*Action item*
Echo the lines from the start of the records through the line containing "Which slice of the pie chart is the largest?", both ends included, and give only those. Leave the pictures out of your answer.

Exercise material section start

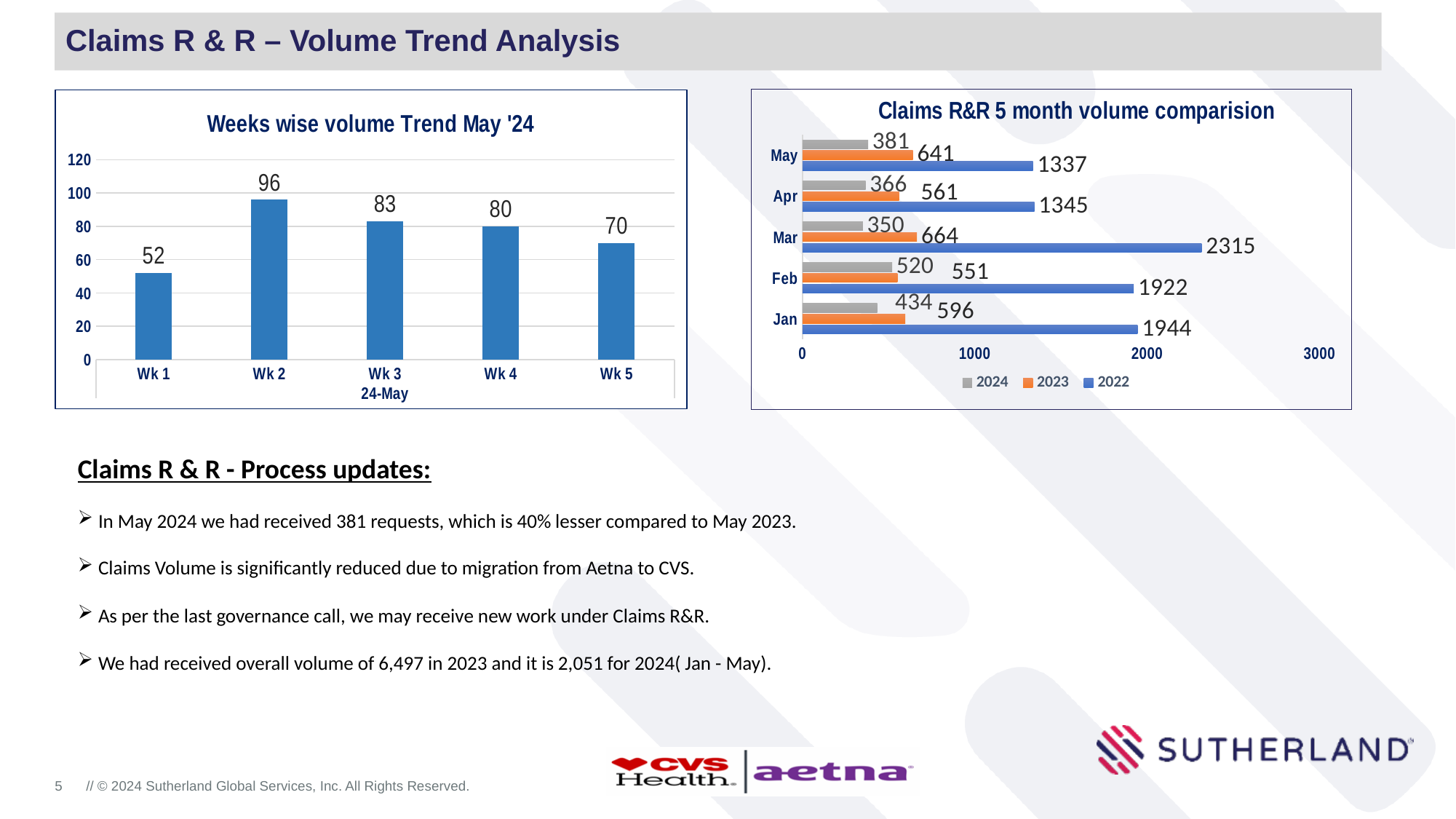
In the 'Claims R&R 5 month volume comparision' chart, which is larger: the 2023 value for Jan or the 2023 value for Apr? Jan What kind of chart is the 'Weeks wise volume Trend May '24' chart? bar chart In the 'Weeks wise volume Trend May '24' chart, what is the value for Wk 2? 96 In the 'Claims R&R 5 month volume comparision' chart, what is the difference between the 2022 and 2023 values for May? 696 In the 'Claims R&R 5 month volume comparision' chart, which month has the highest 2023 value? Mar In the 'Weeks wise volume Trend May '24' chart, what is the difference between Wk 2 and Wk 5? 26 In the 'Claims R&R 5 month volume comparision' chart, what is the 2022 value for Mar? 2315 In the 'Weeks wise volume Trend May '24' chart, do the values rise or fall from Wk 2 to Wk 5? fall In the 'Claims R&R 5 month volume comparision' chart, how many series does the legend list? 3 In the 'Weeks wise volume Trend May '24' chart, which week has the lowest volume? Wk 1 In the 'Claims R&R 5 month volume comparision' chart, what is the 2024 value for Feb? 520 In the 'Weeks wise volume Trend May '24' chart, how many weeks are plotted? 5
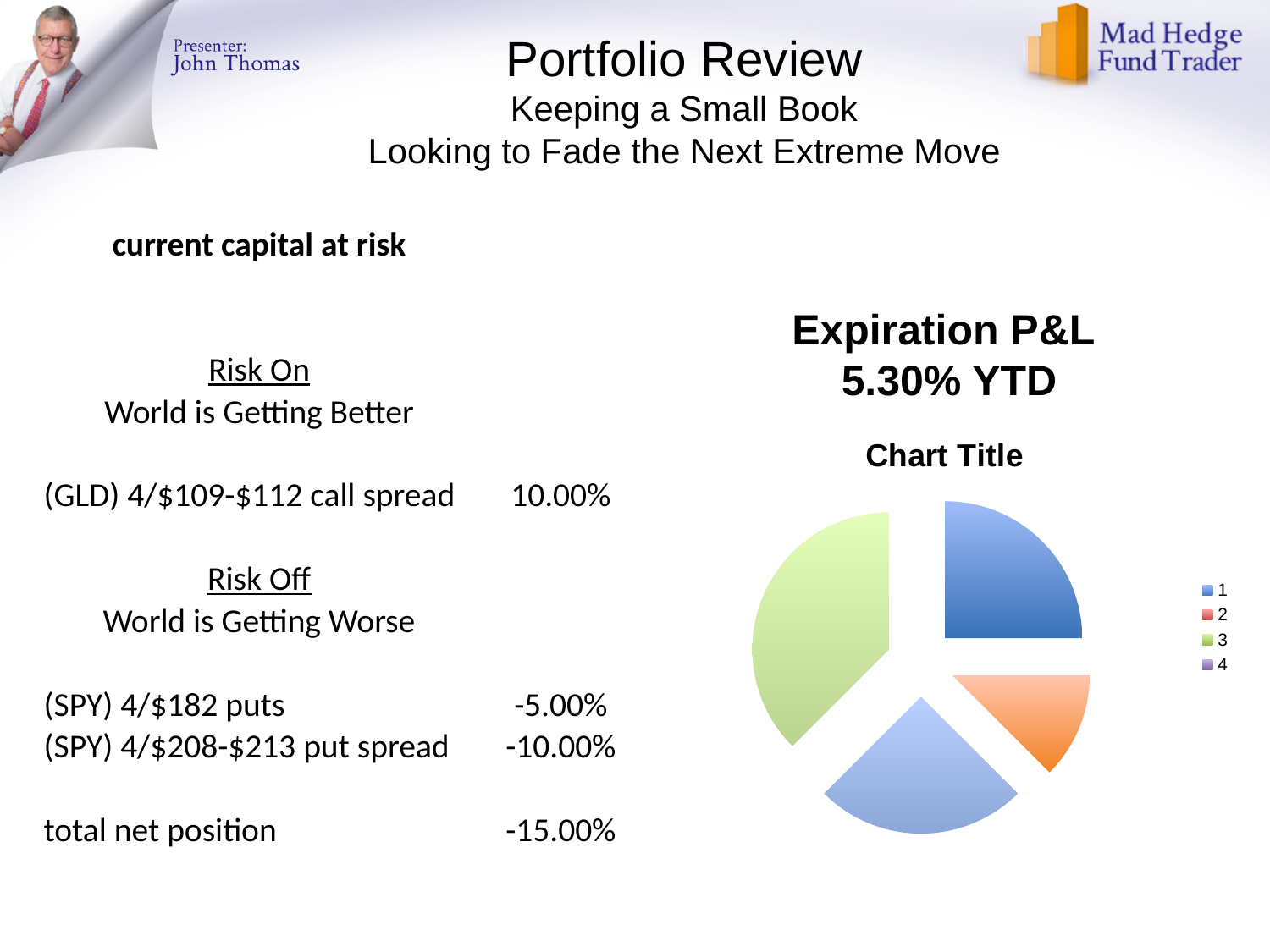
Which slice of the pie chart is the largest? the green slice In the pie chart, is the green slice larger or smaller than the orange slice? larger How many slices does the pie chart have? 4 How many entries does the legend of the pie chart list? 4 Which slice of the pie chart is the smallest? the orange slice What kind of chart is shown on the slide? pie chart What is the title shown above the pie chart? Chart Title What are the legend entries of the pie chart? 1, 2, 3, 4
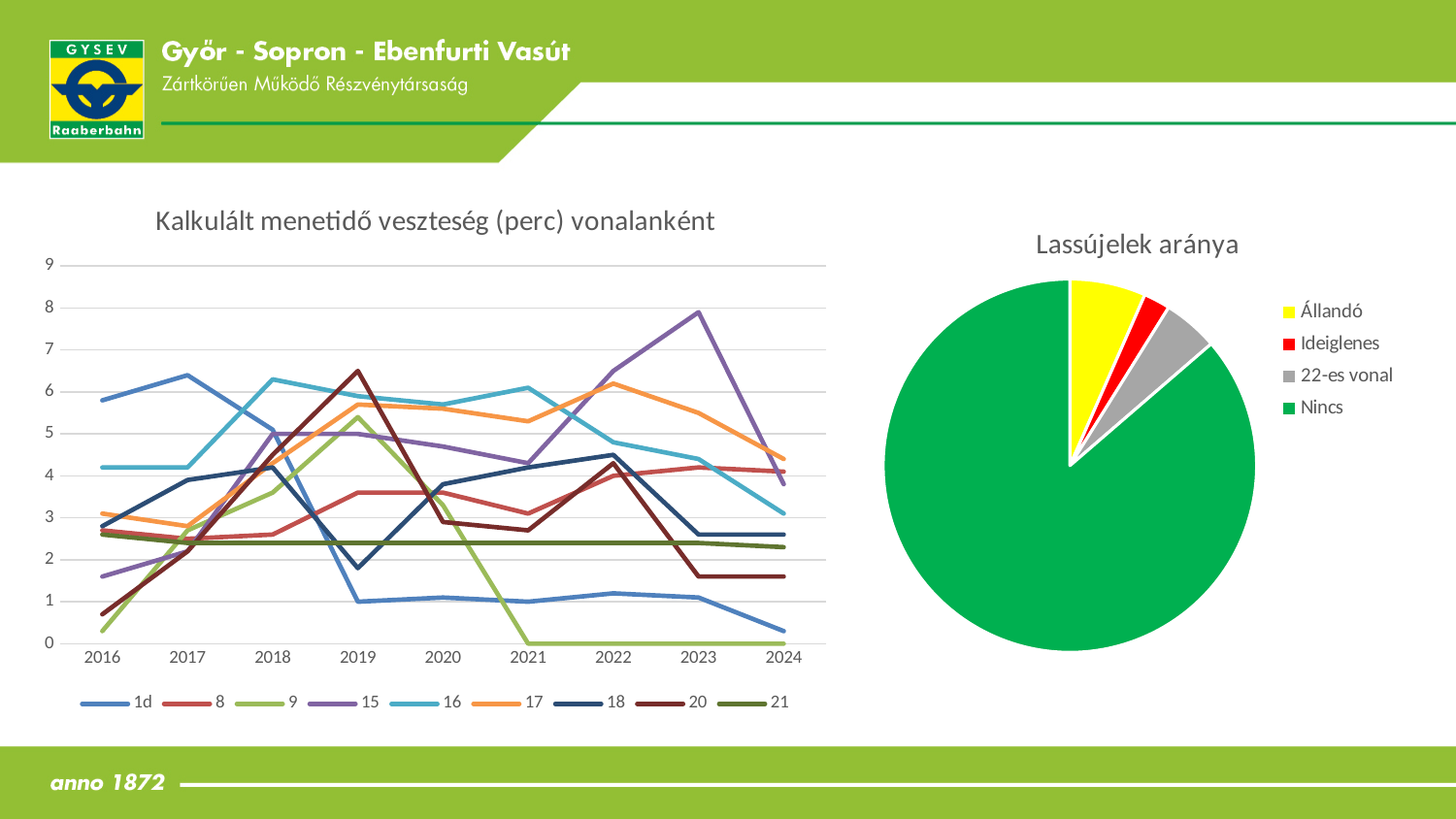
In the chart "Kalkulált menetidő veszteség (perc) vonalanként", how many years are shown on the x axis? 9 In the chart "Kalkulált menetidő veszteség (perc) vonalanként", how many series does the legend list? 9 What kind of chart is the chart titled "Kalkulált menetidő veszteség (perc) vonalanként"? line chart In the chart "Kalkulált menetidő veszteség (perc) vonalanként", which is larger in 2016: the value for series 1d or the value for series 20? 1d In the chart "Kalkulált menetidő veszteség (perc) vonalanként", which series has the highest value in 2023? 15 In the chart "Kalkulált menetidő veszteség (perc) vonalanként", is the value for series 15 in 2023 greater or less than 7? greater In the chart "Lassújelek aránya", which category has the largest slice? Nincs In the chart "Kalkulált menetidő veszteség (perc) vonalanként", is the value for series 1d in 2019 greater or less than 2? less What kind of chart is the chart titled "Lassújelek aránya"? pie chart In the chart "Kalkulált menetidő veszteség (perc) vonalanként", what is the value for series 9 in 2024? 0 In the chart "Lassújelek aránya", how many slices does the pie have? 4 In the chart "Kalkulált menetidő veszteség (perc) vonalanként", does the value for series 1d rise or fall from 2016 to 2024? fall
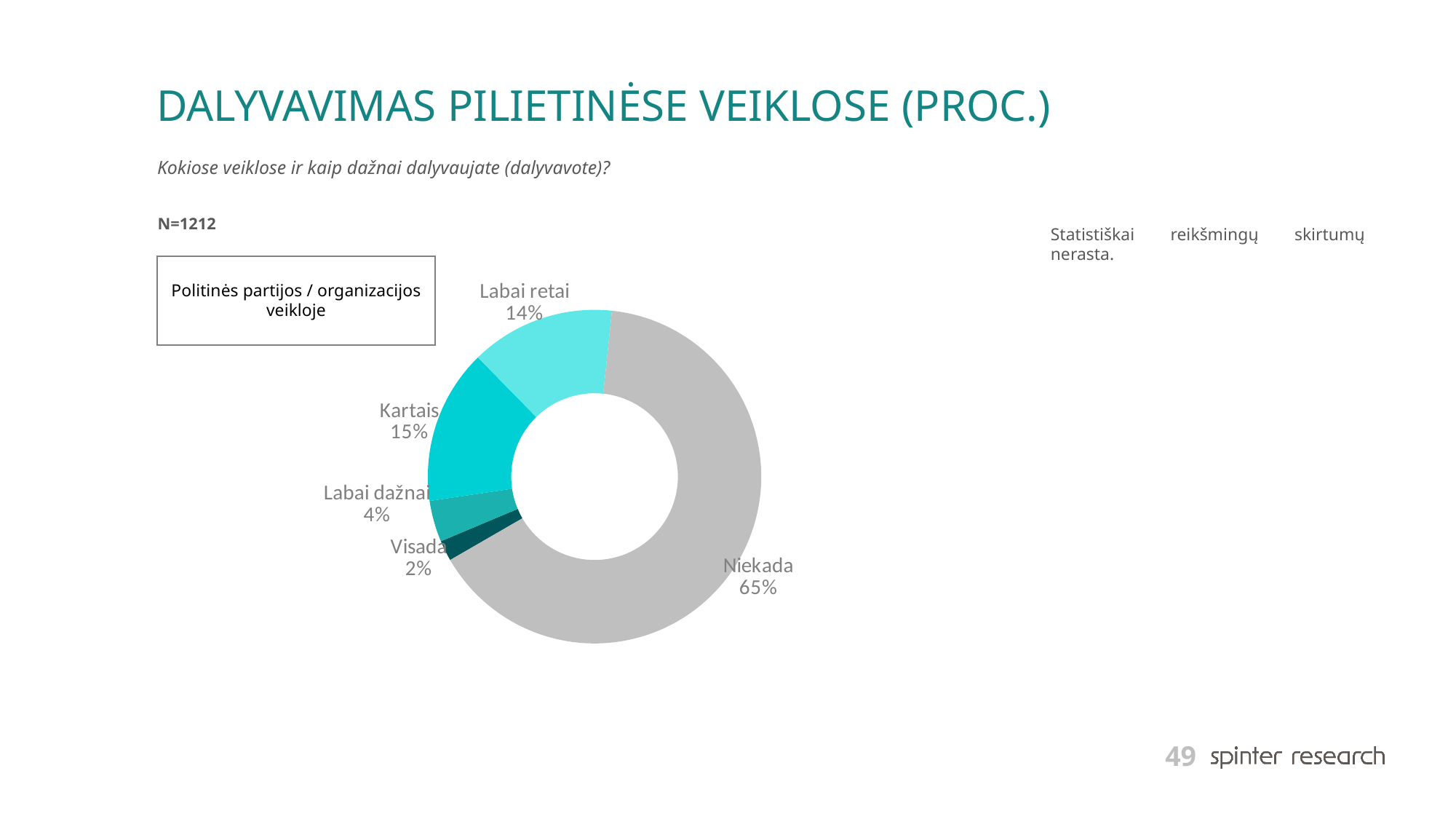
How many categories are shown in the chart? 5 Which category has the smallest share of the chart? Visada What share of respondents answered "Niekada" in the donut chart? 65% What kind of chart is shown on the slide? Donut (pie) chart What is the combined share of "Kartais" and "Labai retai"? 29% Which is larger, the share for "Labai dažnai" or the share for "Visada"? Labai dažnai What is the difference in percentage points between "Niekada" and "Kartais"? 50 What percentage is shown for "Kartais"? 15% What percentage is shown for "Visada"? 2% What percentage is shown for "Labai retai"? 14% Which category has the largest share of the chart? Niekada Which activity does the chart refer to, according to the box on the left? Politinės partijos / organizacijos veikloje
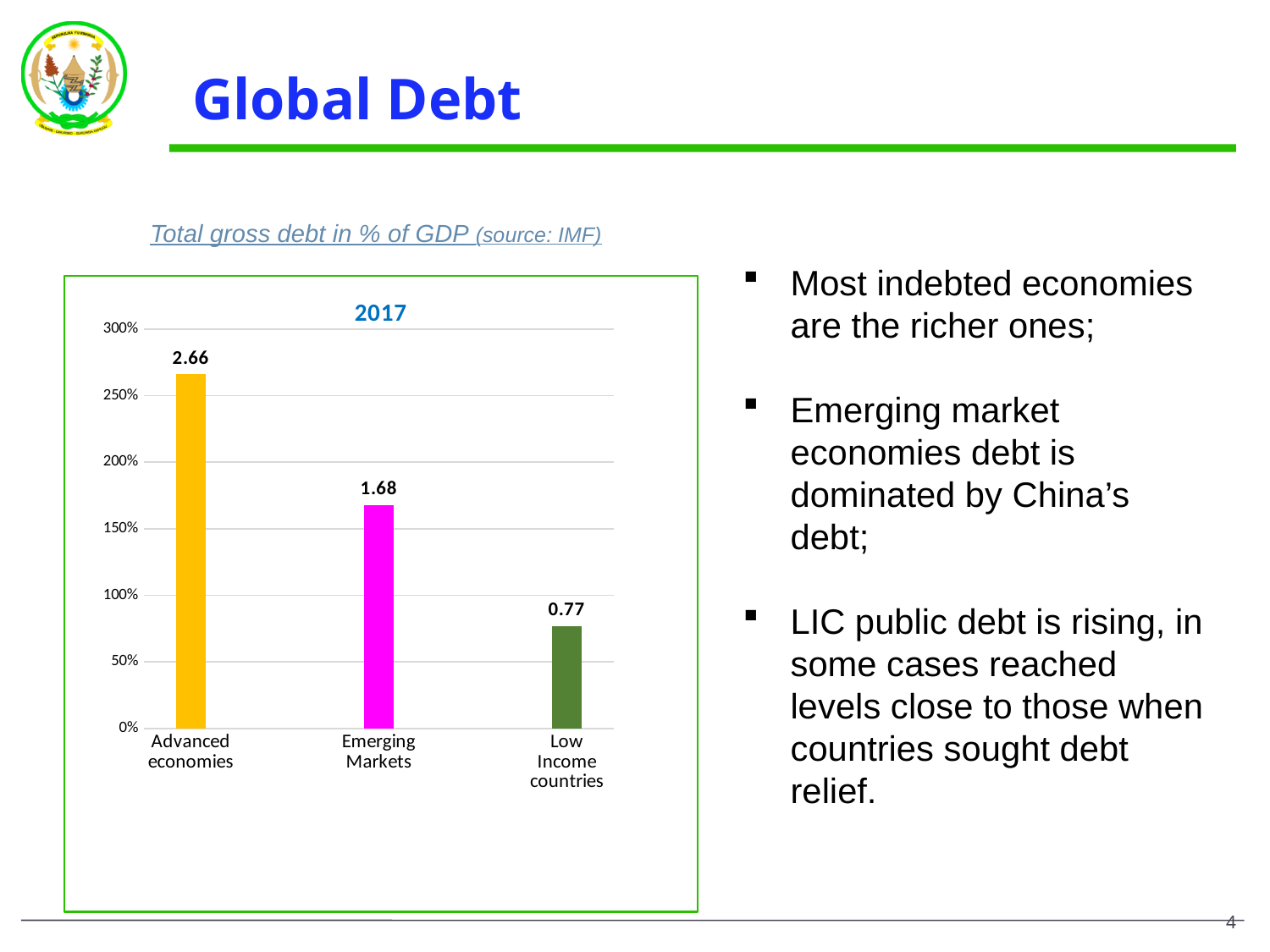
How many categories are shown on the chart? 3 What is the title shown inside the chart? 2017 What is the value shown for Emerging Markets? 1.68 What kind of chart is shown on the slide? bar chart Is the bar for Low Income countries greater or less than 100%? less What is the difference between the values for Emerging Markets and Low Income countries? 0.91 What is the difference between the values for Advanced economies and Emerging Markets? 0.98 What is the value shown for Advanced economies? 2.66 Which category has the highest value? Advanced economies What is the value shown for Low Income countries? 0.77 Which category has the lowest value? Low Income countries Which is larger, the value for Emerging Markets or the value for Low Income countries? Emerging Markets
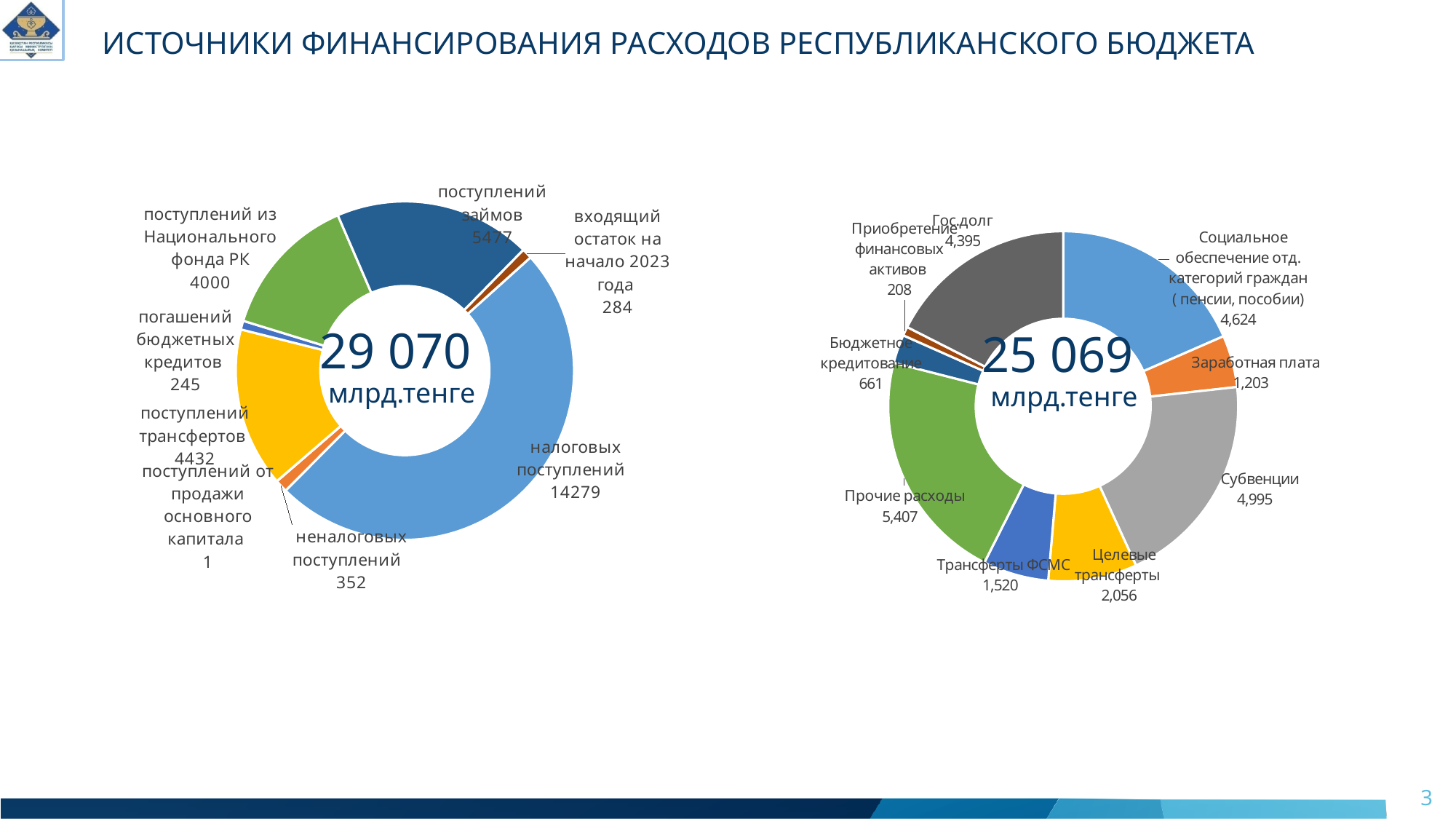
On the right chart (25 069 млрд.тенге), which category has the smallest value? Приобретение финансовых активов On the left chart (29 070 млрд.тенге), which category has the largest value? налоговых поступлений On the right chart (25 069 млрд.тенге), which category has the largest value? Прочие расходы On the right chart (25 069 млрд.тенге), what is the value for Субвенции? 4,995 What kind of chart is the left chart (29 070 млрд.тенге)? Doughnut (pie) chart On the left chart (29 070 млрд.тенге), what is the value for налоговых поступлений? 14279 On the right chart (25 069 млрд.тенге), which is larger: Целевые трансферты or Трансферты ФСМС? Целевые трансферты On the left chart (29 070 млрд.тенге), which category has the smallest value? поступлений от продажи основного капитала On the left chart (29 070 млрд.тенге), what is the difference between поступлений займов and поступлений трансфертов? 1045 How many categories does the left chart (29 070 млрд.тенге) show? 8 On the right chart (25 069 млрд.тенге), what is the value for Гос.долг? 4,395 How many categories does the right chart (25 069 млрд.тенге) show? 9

Exercise material section end

*Solution for this problem*
In the 'Claims R&R 5 month volume comparision' chart, which is larger: the 2023 value for Jan or the 2023 value for Apr? Jan What kind of chart is the 'Weeks wise volume Trend May '24' chart? bar chart In the 'Weeks wise volume Trend May '24' chart, what is the value for Wk 2? 96 In the 'Claims R&R 5 month volume comparision' chart, what is the difference between the 2022 and 2023 values for May? 696 In the 'Claims R&R 5 month volume comparision' chart, which month has the highest 2023 value? Mar In the 'Weeks wise volume Trend May '24' chart, what is the difference between Wk 2 and Wk 5? 26 In the 'Claims R&R 5 month volume comparision' chart, what is the 2022 value for Mar? 2315 In the 'Weeks wise volume Trend May '24' chart, do the values rise or fall from Wk 2 to Wk 5? fall In the 'Claims R&R 5 month volume comparision' chart, how many series does the legend list? 3 In the 'Weeks wise volume Trend May '24' chart, which week has the lowest volume? Wk 1 In the 'Claims R&R 5 month volume comparision' chart, what is the 2024 value for Feb? 520 In the 'Weeks wise volume Trend May '24' chart, how many weeks are plotted? 5
Which slice of the pie chart is the largest? the green slice In the pie chart, is the green slice larger or smaller than the orange slice? larger How many slices does the pie chart have? 4 How many entries does the legend of the pie chart list? 4 Which slice of the pie chart is the smallest? the orange slice What kind of chart is shown on the slide? pie chart What is the title shown above the pie chart? Chart Title What are the legend entries of the pie chart? 1, 2, 3, 4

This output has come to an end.